Als Giorgia Meloni vor zwei Jahren an die Macht kam, waren in Südtirol die Befürchtungen groß. Doch die Ministerpräsidentin der postfaschistischen Fratelli d’Italia überraschte: Sie streckte der autonomen Provinz Bozen die Hand aus und signalisierte Bereitschaft zur Reform des Autonomiestatuts. Seit dem Koalitionsbeginn des Fünferbündnisses laufen die Gespräche – bislang ohne Durchbruch. Auch das vorläufige Ziel vom Herbst 2024 wurde auf mindestens zwei Jahre korrigiert.
Politikwissenschaftlerin Alice Engl vom Eurac Research Institute meint: „Das Thema birgt noch viel Verhandlungsbedarf und Konfliktpotenzial.“ Bislang herrscht viel Uneinigkeit zwischen den Vertragsparteien. Während Meloni lediglich verloren gegangene Kompetenzen wiederherstellen will, fordert Südtirol mehr: Neue Zuständigkeiten, beispielsweise im Klimaschutz, eine stärkere Anbindung an die EU und eine sogenannte Einvernehmensklausel, die ein einseitiges Ändern des Autonomiestatuts durch das italienische Parlament verhindern soll.
Deadline 2024
Landeshauptmann Kompatscher hingegen verfolgt eine gewagte Strategie. Im Januar rechtfertigte er die Koalition unter Einbeziehung der Fratelli d’Italia mit der Aussicht auf Fortschritte bei der Autonomie. Doch die Zeit drängt: Kompatscher hat versprochen, die Reform bis Ende der Legislaturperiode umzusetzen. Angesichts der schleppenden Verhandlungen und dem Umfang der juristischen Arbeit ein straffer Zeitplan.
Kompatscher sagte am Wochenende, dass er zumindest mit der Wiederherstellung der verloren gegangenen Autonomie-Kompetenzen noch in diesem Jahr rechnet. Alessandro Urzí, Abgeordneter der Fratelli, betonte zuletzt den „guten Willen“ eine Lösung zu finden, machte aber neue Südtiroler Textvorschläge für die Verzögerungen verantwortlich.
Für Südtirol steht viel auf dem Spiel. Schafft es die Region, ihre Autonomie zu sichern und auszubauen, oder scheitert der ambitionierte Versuch? Kompatscher drohte bereits mit einem Koalitions-Aus, sollte es keine Fortschritte geben. Der Dezember gilt als Deadline. Wer den Showdown am Ende gewinnt und ob Kompatscher seinen Willen bekommt, bleibt ungewiss. Sicher ist nur: Der Weg dorthin ist lang.
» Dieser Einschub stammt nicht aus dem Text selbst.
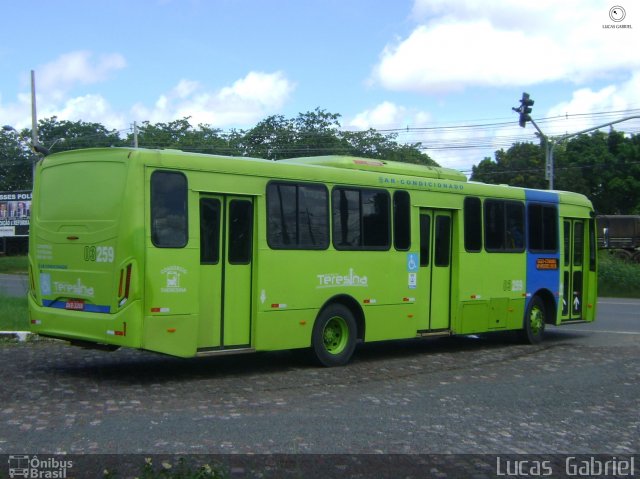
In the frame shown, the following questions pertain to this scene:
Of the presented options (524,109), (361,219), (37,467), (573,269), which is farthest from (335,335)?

Süd-Tiroler Freiheit mit Kritik
Die Süd-Tiroler Freiheit warnt eindringlich vor einer schleichenden Demontage der Autonomie Südtirols durch die italienische Regierung. Sie kritisiert Landeshauptmann Arno Kompatscher dafür, sich in langwierigen Verhandlungen zu verlieren, während politische Kräfte wie Alessandro Urzì von den Fratelli d’Italia gezielt an der Schwächung der Selbstverwaltung arbeiten. Die Bewegung fordert klare Ergebnisse, statt leerer Versprechen, und drängt auf eine konsequente Verteidigung der Autonomie. Laut Sven Knoll müsse sich Kompatscher seiner Verantwortung stellen, um die Autonomiereform voranzubringen und Südtirols Interessen zu sichern.
Freiheitliche warnen
Die Freiheitlichen betonen ihrerseits, dass die Autonomie Südtirols nicht zur Verhandlungsmasse werden darf. Kritik richtet sich vor allem gegen Urzìs Vorschläge, wie die Aufweichung des Proporzes oder die automatische Anerkennung des Zweisprachigkeitsnachweises, die als Gefährdung des Minderheitenschutzes gesehen werden. Roland Stauder unterstreicht die Bedeutung der Autonomie als Schutz für alle Sprachgruppen und fordert von der Landesregierung eine klare Linie, um den ethnischen Proporz, das muttersprachliche Prinzip und die Zweisprachigkeitsregelungen zu verteidigen. Ziel müsse es sein, die Autonomie wiederherzustellen und zu stärken.